- _Requirement_: For this listing, the lines between the one holding "Q0veV5NS-120.jpg#xywh=360,201,120,67" and the one holding "Q0veV5NS-120.jpg#xywh=0,804,120,67", inclusive, must be set down exactly.
==*==
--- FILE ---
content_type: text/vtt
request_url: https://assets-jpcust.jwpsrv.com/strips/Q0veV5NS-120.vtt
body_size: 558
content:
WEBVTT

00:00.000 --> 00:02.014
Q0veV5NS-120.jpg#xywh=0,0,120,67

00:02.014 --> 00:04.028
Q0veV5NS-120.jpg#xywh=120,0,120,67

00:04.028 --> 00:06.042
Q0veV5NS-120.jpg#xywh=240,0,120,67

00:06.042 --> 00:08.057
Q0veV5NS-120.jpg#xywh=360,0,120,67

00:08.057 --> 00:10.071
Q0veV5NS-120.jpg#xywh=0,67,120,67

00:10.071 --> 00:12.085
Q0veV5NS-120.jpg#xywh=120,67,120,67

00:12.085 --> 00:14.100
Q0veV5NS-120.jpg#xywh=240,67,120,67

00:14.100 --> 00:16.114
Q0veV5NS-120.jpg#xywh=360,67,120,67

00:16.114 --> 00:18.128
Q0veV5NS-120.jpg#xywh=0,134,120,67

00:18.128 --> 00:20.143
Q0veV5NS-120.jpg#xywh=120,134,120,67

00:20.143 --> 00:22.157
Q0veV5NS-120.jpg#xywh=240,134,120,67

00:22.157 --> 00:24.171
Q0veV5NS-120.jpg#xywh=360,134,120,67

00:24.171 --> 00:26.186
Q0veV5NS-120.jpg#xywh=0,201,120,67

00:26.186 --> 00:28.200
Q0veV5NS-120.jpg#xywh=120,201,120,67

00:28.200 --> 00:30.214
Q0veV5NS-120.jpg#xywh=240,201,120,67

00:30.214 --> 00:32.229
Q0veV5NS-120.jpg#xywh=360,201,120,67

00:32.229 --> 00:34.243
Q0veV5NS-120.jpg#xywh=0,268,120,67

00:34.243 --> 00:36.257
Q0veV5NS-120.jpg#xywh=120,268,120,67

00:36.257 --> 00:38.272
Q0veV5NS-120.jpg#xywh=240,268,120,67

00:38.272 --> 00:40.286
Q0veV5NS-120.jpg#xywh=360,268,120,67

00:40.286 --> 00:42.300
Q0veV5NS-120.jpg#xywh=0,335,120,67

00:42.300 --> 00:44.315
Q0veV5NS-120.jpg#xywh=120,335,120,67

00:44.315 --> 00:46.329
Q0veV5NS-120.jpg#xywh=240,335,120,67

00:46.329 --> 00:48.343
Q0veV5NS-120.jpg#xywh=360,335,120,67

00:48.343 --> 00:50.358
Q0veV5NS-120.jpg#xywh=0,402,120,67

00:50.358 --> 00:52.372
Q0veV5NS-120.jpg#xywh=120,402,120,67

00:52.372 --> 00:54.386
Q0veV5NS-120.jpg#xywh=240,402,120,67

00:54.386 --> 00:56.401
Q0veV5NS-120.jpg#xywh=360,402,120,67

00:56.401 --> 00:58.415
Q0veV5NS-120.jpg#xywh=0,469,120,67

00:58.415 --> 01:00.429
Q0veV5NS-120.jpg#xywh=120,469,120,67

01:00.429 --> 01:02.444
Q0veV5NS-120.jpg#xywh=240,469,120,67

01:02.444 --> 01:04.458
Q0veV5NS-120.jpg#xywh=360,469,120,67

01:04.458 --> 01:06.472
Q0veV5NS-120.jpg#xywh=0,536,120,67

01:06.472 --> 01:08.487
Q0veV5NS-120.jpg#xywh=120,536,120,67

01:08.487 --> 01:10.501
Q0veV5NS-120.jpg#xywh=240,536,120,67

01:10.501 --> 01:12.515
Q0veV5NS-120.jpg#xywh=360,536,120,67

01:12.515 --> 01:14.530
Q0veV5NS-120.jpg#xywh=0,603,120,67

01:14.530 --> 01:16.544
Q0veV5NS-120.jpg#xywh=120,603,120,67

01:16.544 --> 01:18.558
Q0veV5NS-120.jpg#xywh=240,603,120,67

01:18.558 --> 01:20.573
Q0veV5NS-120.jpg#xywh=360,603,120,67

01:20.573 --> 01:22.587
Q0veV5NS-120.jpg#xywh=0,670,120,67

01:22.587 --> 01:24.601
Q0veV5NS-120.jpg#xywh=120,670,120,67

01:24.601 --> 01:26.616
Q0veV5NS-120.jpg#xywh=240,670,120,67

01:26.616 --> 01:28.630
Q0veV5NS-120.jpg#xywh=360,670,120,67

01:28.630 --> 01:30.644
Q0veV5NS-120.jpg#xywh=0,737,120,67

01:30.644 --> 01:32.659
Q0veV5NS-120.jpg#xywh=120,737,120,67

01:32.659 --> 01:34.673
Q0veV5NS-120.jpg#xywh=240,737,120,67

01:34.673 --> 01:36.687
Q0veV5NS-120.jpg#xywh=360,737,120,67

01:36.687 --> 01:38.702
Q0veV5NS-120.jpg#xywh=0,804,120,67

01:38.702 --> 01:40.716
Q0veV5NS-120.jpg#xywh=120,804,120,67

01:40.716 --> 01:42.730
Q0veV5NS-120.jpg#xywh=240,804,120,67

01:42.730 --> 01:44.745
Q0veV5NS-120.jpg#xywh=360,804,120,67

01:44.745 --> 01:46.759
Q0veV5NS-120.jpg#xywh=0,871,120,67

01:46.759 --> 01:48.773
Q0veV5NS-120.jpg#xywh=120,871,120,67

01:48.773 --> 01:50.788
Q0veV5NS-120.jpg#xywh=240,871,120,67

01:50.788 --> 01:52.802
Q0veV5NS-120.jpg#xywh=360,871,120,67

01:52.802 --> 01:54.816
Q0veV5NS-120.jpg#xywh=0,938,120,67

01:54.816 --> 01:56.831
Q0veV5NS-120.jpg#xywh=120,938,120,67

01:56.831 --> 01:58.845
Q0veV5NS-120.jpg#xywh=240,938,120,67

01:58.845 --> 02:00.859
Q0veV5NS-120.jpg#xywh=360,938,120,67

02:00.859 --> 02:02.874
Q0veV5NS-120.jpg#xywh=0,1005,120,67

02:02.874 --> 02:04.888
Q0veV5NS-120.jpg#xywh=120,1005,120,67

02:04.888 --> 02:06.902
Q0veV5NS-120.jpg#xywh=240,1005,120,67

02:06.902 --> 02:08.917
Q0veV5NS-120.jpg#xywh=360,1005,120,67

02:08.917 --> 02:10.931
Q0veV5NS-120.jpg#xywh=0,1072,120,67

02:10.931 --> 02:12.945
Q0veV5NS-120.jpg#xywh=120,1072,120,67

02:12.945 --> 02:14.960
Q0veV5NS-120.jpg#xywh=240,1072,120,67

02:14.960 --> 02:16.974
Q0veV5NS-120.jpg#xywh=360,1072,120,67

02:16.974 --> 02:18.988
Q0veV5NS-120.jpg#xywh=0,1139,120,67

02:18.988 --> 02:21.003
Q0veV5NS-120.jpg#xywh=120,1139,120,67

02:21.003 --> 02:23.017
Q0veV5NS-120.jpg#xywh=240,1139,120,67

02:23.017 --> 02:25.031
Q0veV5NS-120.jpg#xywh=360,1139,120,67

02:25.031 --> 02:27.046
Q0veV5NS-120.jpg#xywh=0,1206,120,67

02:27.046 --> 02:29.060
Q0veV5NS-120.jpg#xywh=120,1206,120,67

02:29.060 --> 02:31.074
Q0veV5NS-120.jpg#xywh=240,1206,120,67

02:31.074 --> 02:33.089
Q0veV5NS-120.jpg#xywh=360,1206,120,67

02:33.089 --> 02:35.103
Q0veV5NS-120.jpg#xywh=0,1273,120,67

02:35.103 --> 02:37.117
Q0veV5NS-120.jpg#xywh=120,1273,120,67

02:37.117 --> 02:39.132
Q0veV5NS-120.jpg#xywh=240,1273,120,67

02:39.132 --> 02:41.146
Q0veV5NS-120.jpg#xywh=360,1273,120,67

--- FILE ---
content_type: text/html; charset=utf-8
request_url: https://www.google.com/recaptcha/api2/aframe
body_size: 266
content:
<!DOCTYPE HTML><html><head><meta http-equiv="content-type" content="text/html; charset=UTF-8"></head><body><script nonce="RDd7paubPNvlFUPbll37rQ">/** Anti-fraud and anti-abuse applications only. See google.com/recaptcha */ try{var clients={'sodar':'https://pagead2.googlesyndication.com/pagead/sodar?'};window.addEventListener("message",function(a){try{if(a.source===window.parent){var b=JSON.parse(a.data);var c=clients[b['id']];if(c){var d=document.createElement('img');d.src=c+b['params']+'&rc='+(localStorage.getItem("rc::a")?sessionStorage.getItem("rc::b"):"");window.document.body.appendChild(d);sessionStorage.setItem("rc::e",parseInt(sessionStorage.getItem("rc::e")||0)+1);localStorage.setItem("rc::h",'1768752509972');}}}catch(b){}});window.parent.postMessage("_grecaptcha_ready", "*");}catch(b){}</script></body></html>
==*==
- _Output of the exercise_:
Q0veV5NS-120.jpg#xywh=360,201,120,67

00:32.229 --> 00:34.243
Q0veV5NS-120.jpg#xywh=0,268,120,67

00:34.243 --> 00:36.257
Q0veV5NS-120.jpg#xywh=120,268,120,67

00:36.257 --> 00:38.272
Q0veV5NS-120.jpg#xywh=240,268,120,67

00:38.272 --> 00:40.286
Q0veV5NS-120.jpg#xywh=360,268,120,67

00:40.286 --> 00:42.300
Q0veV5NS-120.jpg#xywh=0,335,120,67

00:42.300 --> 00:44.315
Q0veV5NS-120.jpg#xywh=120,335,120,67

00:44.315 --> 00:46.329
Q0veV5NS-120.jpg#xywh=240,335,120,67

00:46.329 --> 00:48.343
Q0veV5NS-120.jpg#xywh=360,335,120,67

00:48.343 --> 00:50.358
Q0veV5NS-120.jpg#xywh=0,402,120,67

00:50.358 --> 00:52.372
Q0veV5NS-120.jpg#xywh=120,402,120,67

00:52.372 --> 00:54.386
Q0veV5NS-120.jpg#xywh=240,402,120,67

00:54.386 --> 00:56.401
Q0veV5NS-120.jpg#xywh=360,402,120,67

00:56.401 --> 00:58.415
Q0veV5NS-120.jpg#xywh=0,469,120,67

00:58.415 --> 01:00.429
Q0veV5NS-120.jpg#xywh=120,469,120,67

01:00.429 --> 01:02.444
Q0veV5NS-120.jpg#xywh=240,469,120,67

01:02.444 --> 01:04.458
Q0veV5NS-120.jpg#xywh=360,469,120,67

01:04.458 --> 01:06.472
Q0veV5NS-120.jpg#xywh=0,536,120,67

01:06.472 --> 01:08.487
Q0veV5NS-120.jpg#xywh=120,536,120,67

01:08.487 --> 01:10.501
Q0veV5NS-120.jpg#xywh=240,536,120,67

01:10.501 --> 01:12.515
Q0veV5NS-120.jpg#xywh=360,536,120,67

01:12.515 --> 01:14.530
Q0veV5NS-120.jpg#xywh=0,603,120,67

01:14.530 --> 01:16.544
Q0veV5NS-120.jpg#xywh=120,603,120,67

01:16.544 --> 01:18.558
Q0veV5NS-120.jpg#xywh=240,603,120,67

01:18.558 --> 01:20.573
Q0veV5NS-120.jpg#xywh=360,603,120,67

01:20.573 --> 01:22.587
Q0veV5NS-120.jpg#xywh=0,670,120,67

01:22.587 --> 01:24.601
Q0veV5NS-120.jpg#xywh=120,670,120,67

01:24.601 --> 01:26.616
Q0veV5NS-120.jpg#xywh=240,670,120,67

01:26.616 --> 01:28.630
Q0veV5NS-120.jpg#xywh=360,670,120,67

01:28.630 --> 01:30.644
Q0veV5NS-120.jpg#xywh=0,737,120,67

01:30.644 --> 01:32.659
Q0veV5NS-120.jpg#xywh=120,737,120,67

01:32.659 --> 01:34.673
Q0veV5NS-120.jpg#xywh=240,737,120,67

01:34.673 --> 01:36.687
Q0veV5NS-120.jpg#xywh=360,737,120,67

01:36.687 --> 01:38.702
Q0veV5NS-120.jpg#xywh=0,804,120,67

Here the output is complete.